La cosa incredibile è che si conosce la posizione esatta di buona parte delle balle di plastica sui fondali, è stato nominato un commissario straordinario ed è stato decretato lo stato di crisi ambientale, lo scorso maggio. Che si aspetta, dunque, a recuperare e mettere in sicurezza quei rifiuti? L’unica certezza che si ha è che più restano in fondo al mare e più i danni sull’ecosistema marino si aggraveranno.
“I fatti noti e documentati da Greenpeace – denuncia Ungherese – dimostrano che in una zona che il ministero dell’Ambiente include nell’elenco delle Aree Marine Protette si può impunemente inquinare, trasformando una area da salvaguardare in una grande discarica sottomarina senza che il principio “Chi inquina paga” venga concretamente applicato”.
Non ci resta che augurarci di tornare su questo argomento per raccontare che i rifiuti saranno stati recuperati. Speriamo presto, nell’interesse di tutti.

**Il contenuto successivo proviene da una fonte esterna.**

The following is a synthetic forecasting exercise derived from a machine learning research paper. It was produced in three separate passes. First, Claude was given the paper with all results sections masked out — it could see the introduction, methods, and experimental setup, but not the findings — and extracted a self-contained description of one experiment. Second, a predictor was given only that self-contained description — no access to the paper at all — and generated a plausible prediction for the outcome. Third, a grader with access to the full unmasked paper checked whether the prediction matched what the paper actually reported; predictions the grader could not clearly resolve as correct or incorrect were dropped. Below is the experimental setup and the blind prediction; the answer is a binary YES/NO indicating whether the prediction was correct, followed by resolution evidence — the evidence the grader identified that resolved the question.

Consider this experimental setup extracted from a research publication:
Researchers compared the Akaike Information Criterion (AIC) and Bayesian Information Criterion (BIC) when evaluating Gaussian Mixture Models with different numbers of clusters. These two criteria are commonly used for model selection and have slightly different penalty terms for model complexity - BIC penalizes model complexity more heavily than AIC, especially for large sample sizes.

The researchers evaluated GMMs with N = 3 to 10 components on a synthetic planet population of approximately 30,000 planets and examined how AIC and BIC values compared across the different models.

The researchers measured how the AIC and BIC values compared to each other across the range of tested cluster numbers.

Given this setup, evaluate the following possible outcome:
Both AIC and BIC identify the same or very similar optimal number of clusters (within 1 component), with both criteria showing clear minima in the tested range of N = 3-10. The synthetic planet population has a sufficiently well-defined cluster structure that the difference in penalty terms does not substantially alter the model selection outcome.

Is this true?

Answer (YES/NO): YES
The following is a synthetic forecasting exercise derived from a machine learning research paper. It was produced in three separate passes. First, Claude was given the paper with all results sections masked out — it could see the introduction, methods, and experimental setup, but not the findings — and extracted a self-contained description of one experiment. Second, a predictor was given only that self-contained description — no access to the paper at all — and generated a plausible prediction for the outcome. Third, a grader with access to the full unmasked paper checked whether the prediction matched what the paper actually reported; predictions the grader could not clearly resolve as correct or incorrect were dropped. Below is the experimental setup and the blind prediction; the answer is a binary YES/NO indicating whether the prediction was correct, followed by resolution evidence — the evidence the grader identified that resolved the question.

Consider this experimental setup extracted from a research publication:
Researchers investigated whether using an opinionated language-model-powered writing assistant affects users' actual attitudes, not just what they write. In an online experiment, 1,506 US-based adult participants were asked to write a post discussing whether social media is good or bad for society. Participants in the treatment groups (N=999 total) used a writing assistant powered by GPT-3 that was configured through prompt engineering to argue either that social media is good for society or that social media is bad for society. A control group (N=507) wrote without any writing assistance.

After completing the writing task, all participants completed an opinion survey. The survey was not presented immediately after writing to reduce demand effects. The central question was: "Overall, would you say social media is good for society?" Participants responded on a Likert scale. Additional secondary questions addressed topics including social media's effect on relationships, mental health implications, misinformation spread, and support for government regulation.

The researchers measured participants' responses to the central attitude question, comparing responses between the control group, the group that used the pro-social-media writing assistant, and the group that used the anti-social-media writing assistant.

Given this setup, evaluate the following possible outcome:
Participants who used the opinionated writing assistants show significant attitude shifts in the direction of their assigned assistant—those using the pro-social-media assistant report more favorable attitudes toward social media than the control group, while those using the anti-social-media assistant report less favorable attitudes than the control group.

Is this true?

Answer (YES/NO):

La replica della Regione Toscana
Dalla Regione precisano che non c’è alcuna titolarità del presidente o della giunta in relazione all’atto contestato da Greenpeace. L’atto, che risale al novembre 2016, è stato firmato in piena autonomia dall’allora dirigente competente per legge, ing. Andrea Rafanelli (Settore Autorizzazioni rifiuti e bonifiche), attualmente non più dipendente della Regione Toscana. Nei casi di trasporti trasfrontalieri la fideiussione è prestata a favore del Ministero dell’Ambiente a cui la suddetta nota di svincolo fu trasmessa per conoscenza. Nessuna informazione fu data invece al direttore competente, né all’assessore né tanto meno al presidente. Al Ministro Costa, che nell’agosto 2018 domandò chiarimenti in merito all’atto di svincolo, la Regione ha risposto inoltrando l’istruttoria svolta dalla struttura dell’allora dirigente. Quanto alla questione complessiva del recupero delle ecoballe, gli uffici regionali precisano che, pur non avendo nessuna competenza diretta, la Regione Toscana e Arpat si sono messe a disposizione del Commissario Straordinario Governativo che ha provveduto ad individuare la localizzazione delle eco-balle in mare. Lo scorso marzo, sentita la Protezione civile, questa Regione ha chiesto che fosse dichiarato lo stato d’emergenza nazionale per dare al commissario Caligiore le deroghe per velocizzare i lavori di rimozione. In aprile la Protezione civile ha risposto dicendo che non era possibile riconoscere lo stato d’emergenza nazionale perché l’origine della criticità non è un fenomeno naturale ma antropico. A maggio, in accordo col ministero dell’ambiente, la Regione ha convocato un incontro da cui è scaturita la richiesta di rivalutare la concessione dello stato d’emergenza nazionale. In seguito a questo incontro è partita una lettera del presidente con una nuova richiesta formale della dichiarazione di stato d’emergenza nazionale. “Poiché dopo 5 anni oltre 60 tonnellate di rifiuti giacciono ancora nel fondo del mare e lo Stato italiano non è stato in grado di rimuoverle – commenta il presidente Enrico Rossi – benché la Regione Toscana non abbia competenze specifiche chiedo ancora una volta che il governo faccia un decreto nel più breve tempo possibile conferendo a me i poteri commissariali e adeguati strumenti per intervenire. È una vergogna che attorno a questa vicenda si perpetui troppa incertezza dei poteri”.